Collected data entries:
++++++++++++++++++++

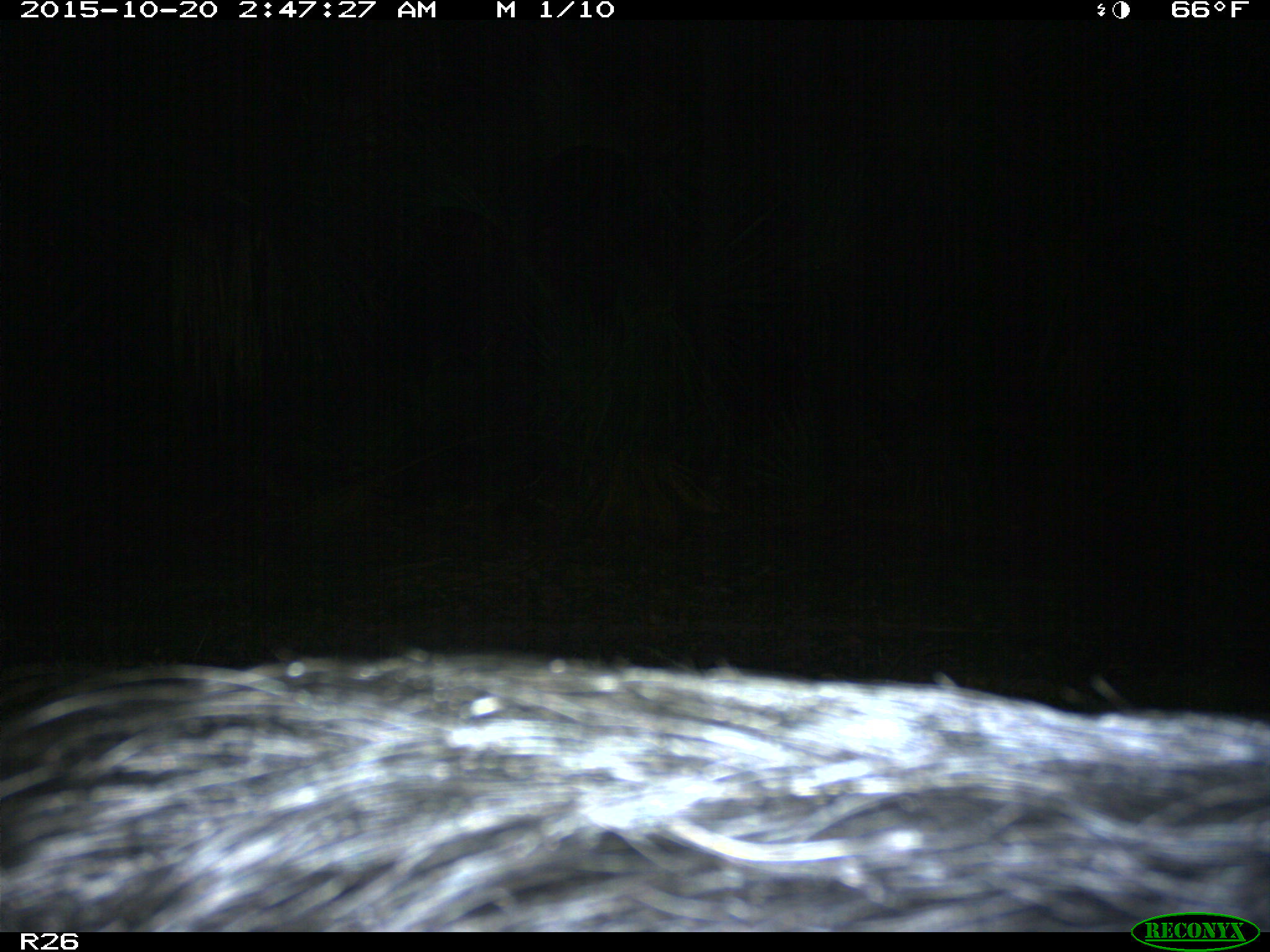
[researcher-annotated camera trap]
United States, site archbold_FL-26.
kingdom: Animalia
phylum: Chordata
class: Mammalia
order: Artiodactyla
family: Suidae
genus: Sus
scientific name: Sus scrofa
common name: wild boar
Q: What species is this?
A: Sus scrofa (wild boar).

++++++++++++++++++++

Aim of the exercise. Lines from the one containing "scientific name: Sus scrofa" through the final line of the entries are the only ones to print, and each must match exactly.

Response to the task.
scientific name: Sus scrofa
common name: wild boar
Q: What species is this?
A: Sus scrofa (wild boar).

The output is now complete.